The UK’s tax system exists for two purposes. First, to raise money for what the country wants to do. Second, to redistribute wealth.
Nobody really likes paying taxes, but most people accept their obligation to pay the right amount of tax on time. However, new taxes are almost universally unwelcome. A government that makes a mess of introducing a new, unpopular tax may lose voter support, no matter how sensible the tax might be.
The 1997 Labour government was acutely aware of this and used focus groups to test voter sentiment in the formulation of new policies. More recently, the March 2012 Budget proposal by the then Chancellor of the Exchequer George Osborne to simplify the tax treatment of hot takeaway food by charging VAT at 20 per cent in all cases was so unpopular that it was dropped in May 2012. But the damage had been done, with ‘pastygate’ and ‘omnishambles’ entering the English lexicon.
Recent history is full of other examples. For example, the May 2017 Conservative Party manifesto contained proposals for social care. These were quickly labelled the ‘dementia tax’, with the Prime Minister performing a dramatic U-turn and dropping the policy six months later.
Some unpopular proposals have proved so politically toxic that they lasted only a few days. For example, in the Spring Budget of March 2017, Chancellor of the Exchequer Philip Hammond proposed modest changes to National Insurance Contributions for the self-employed. Immediately branded the ‘white van man tax’, Cabinet panic meant that 48 hours later the proposals were history.
Weak governments with slender majorities will always struggle to enact new taxes, no matter how compelling the fiscal case may be. Unwelcome changes announced on Budget Day without prior consultation will inevitably be subject to opposition. The ‘rabbit-out-of the-hat’ school of tax changes is almost always doomed to failure. It is therefore incumbent on the government to make its case for change, to take soundings, to do its best to carry the public (as well as its own MPs) with them and then stick to its principles once the change is announced.
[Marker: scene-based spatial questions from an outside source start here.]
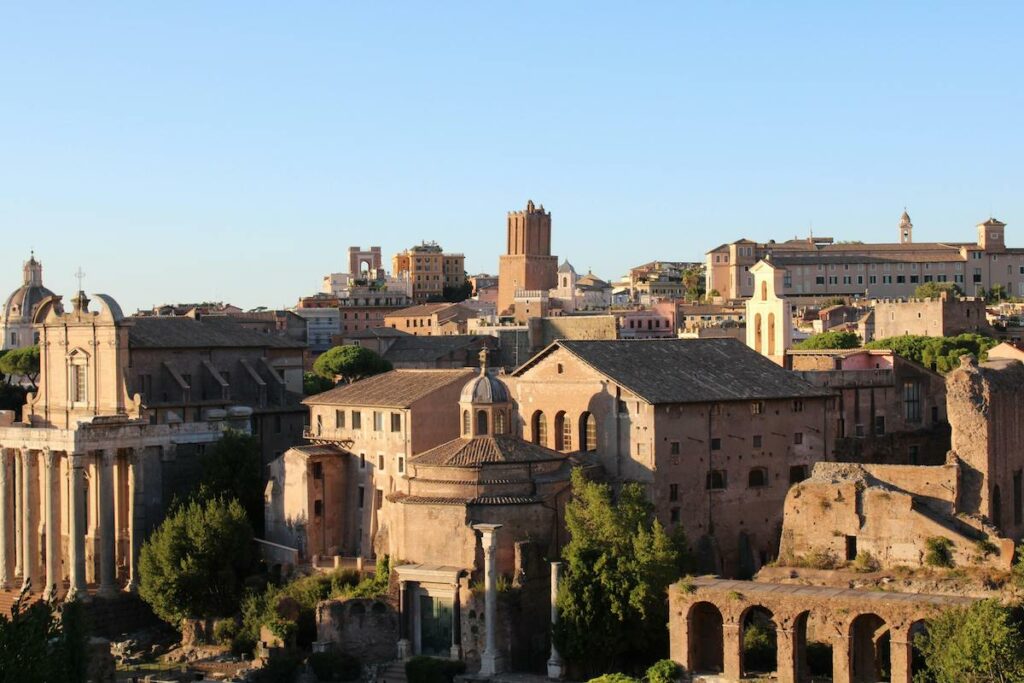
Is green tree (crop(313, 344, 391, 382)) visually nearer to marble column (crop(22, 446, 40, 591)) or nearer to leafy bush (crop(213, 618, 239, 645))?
marble column (crop(22, 446, 40, 591))

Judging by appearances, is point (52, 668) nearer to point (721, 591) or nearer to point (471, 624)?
point (471, 624)

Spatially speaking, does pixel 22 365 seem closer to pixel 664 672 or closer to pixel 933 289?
pixel 664 672

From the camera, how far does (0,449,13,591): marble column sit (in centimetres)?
6303

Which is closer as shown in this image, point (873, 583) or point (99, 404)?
point (873, 583)

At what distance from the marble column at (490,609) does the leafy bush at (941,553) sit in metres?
11.8

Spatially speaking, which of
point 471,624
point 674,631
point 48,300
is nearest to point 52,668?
point 471,624

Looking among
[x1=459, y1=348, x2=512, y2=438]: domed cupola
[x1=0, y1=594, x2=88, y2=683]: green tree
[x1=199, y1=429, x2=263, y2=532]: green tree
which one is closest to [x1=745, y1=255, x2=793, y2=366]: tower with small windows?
[x1=459, y1=348, x2=512, y2=438]: domed cupola

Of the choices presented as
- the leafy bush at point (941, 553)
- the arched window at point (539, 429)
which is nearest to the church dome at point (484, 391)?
the arched window at point (539, 429)

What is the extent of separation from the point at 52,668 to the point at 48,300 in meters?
29.7

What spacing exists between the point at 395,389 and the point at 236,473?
→ 6803 millimetres

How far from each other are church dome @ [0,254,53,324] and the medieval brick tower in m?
40.9

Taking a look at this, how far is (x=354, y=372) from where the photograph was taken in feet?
298

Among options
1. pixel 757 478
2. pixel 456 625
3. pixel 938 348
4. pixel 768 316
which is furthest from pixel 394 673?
pixel 938 348

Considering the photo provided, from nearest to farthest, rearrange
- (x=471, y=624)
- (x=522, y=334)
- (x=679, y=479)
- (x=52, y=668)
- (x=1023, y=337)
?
(x=52, y=668)
(x=471, y=624)
(x=679, y=479)
(x=1023, y=337)
(x=522, y=334)
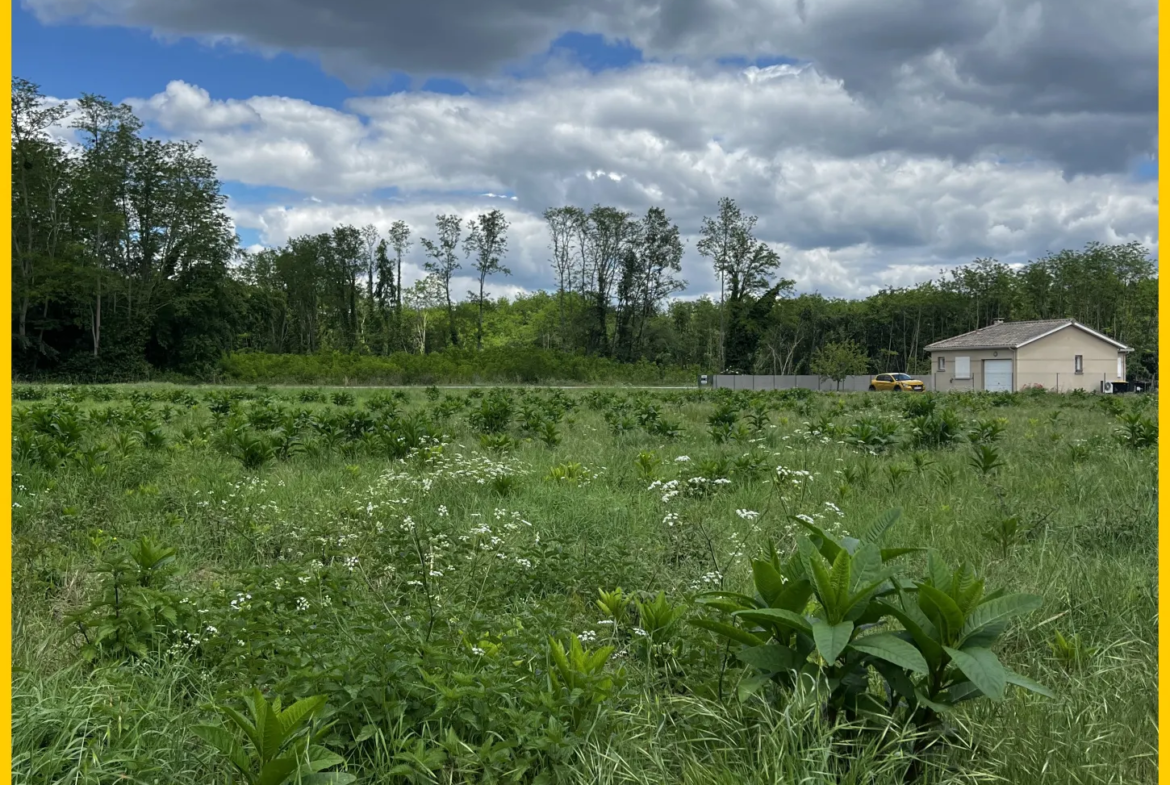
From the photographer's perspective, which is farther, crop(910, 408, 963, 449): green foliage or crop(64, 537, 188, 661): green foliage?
crop(910, 408, 963, 449): green foliage

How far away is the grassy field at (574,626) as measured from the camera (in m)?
2.48

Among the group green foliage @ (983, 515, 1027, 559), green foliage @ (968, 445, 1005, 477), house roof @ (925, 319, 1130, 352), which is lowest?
green foliage @ (983, 515, 1027, 559)

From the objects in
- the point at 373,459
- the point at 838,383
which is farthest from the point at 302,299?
the point at 373,459

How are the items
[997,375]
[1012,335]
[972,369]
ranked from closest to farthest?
[997,375], [1012,335], [972,369]

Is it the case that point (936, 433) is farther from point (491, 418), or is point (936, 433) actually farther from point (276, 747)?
point (276, 747)

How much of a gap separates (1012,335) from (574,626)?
53495mm

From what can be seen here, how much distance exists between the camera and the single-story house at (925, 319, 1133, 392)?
47.8 meters

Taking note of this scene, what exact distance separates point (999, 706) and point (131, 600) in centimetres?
371

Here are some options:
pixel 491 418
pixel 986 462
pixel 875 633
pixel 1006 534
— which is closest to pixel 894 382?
pixel 491 418

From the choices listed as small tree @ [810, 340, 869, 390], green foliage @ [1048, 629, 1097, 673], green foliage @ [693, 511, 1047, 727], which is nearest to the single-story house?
small tree @ [810, 340, 869, 390]

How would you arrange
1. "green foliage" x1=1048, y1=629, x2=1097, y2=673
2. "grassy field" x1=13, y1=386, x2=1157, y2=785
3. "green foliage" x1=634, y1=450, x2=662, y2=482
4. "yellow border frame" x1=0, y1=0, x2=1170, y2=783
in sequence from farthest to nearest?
"green foliage" x1=634, y1=450, x2=662, y2=482 < "green foliage" x1=1048, y1=629, x2=1097, y2=673 < "grassy field" x1=13, y1=386, x2=1157, y2=785 < "yellow border frame" x1=0, y1=0, x2=1170, y2=783

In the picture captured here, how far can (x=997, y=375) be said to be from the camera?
48875 millimetres

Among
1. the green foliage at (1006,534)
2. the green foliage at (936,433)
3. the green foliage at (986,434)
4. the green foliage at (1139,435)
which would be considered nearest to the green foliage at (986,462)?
the green foliage at (986,434)

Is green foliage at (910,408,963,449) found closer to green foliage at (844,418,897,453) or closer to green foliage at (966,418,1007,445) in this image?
green foliage at (966,418,1007,445)
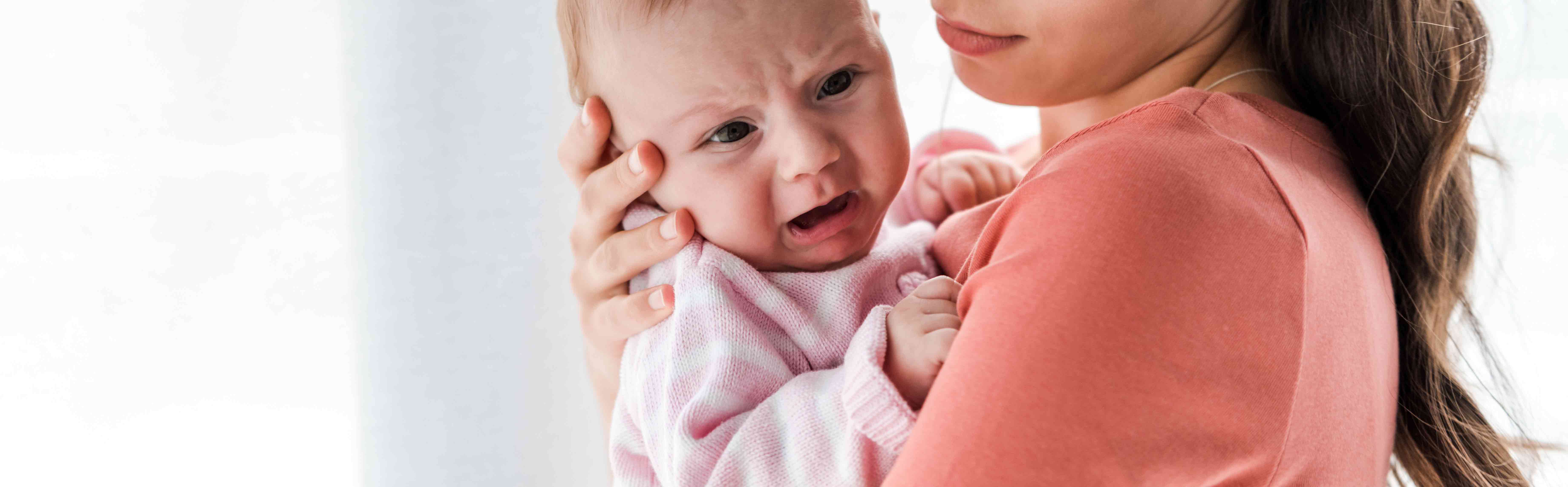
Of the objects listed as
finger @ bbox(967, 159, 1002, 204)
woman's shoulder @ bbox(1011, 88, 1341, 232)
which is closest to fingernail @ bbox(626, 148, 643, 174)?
woman's shoulder @ bbox(1011, 88, 1341, 232)

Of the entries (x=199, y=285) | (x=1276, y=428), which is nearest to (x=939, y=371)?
(x=1276, y=428)

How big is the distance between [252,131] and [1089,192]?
94cm

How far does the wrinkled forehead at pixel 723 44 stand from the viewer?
3.10 feet

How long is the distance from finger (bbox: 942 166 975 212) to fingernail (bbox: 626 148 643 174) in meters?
0.49

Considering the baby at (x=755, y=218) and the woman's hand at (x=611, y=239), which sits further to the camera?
the woman's hand at (x=611, y=239)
There should always be scope to improve the proposals in response to consultation, but panicking and dropping proposals at the first sight of serious opposition does nothing to meet the policy needs that have been identified.
The tussle between populism and policy matters now than ever before. The UK urgently needs to:
- increase the resources available to the NHS in a sustainable fashion;
- resolve funding for social care; and
- face up to the role which the skewed NIC system plays in fostering the gig economy and its attendant problems.
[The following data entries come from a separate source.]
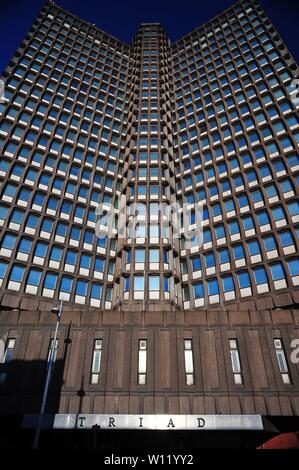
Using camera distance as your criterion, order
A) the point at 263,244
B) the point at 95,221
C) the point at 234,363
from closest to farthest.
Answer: the point at 234,363
the point at 263,244
the point at 95,221

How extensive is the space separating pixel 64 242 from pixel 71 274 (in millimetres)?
4129

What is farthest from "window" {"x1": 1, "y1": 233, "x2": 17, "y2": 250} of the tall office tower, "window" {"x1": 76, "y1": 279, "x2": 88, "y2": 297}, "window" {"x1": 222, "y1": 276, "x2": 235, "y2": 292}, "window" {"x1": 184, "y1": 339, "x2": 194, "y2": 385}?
"window" {"x1": 222, "y1": 276, "x2": 235, "y2": 292}

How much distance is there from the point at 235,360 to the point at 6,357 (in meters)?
16.9

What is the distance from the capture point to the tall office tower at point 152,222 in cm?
2406

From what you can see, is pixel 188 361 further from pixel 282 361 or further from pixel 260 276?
pixel 260 276

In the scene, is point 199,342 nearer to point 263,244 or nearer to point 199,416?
point 199,416

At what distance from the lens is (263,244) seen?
36.2 metres

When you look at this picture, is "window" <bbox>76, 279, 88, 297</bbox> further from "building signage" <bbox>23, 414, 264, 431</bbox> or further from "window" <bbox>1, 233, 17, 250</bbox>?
"building signage" <bbox>23, 414, 264, 431</bbox>

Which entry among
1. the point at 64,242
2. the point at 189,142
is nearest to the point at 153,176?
the point at 189,142

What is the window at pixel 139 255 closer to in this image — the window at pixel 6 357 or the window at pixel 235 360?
the window at pixel 235 360

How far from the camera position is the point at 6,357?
81.6 feet

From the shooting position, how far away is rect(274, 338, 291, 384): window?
23.8m

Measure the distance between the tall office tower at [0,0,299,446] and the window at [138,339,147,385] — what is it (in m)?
0.11

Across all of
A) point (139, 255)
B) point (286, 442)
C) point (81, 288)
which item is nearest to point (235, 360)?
point (286, 442)
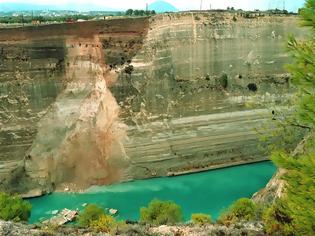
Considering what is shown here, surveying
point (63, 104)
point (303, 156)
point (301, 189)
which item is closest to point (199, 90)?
point (63, 104)

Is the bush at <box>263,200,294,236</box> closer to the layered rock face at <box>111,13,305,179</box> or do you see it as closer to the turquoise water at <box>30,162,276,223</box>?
the turquoise water at <box>30,162,276,223</box>

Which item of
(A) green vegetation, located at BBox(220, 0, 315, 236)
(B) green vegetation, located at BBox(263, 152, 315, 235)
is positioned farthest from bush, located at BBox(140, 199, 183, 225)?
(B) green vegetation, located at BBox(263, 152, 315, 235)

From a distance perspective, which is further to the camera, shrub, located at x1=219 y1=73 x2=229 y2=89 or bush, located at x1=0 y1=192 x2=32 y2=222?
shrub, located at x1=219 y1=73 x2=229 y2=89

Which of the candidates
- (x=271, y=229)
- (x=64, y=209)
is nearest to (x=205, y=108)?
(x=64, y=209)

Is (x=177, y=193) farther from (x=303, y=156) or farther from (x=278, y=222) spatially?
(x=303, y=156)

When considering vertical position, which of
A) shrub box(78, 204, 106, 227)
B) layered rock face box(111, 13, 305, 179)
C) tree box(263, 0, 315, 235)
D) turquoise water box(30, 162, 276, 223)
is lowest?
turquoise water box(30, 162, 276, 223)

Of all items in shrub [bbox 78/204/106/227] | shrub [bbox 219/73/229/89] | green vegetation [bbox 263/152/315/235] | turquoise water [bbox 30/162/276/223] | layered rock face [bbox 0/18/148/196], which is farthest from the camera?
shrub [bbox 219/73/229/89]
The general openness to pay a little more tax to help fund the NHS is an encouraging sign, although most people want to be absolutely certain that the extra money they pay will indeed find its way to the health service. When the chips are down, the British public know when they’re going to have to dip into their pockets to pay more tax for specific services. But they don’t automatically trust politicians to keep their promises.
Recent history should be a warning to any Chancellor of the Exchequer that people do not respond well to shock tax changes. With the pressing need to resolve massive issues such as NHS funding, social care and the gig economy, all of which have a tax dimension, we urge the government to engage in an open debate about what the future tax system might look like rather than pulling more short-lived rabbits out of the Budget Day hat.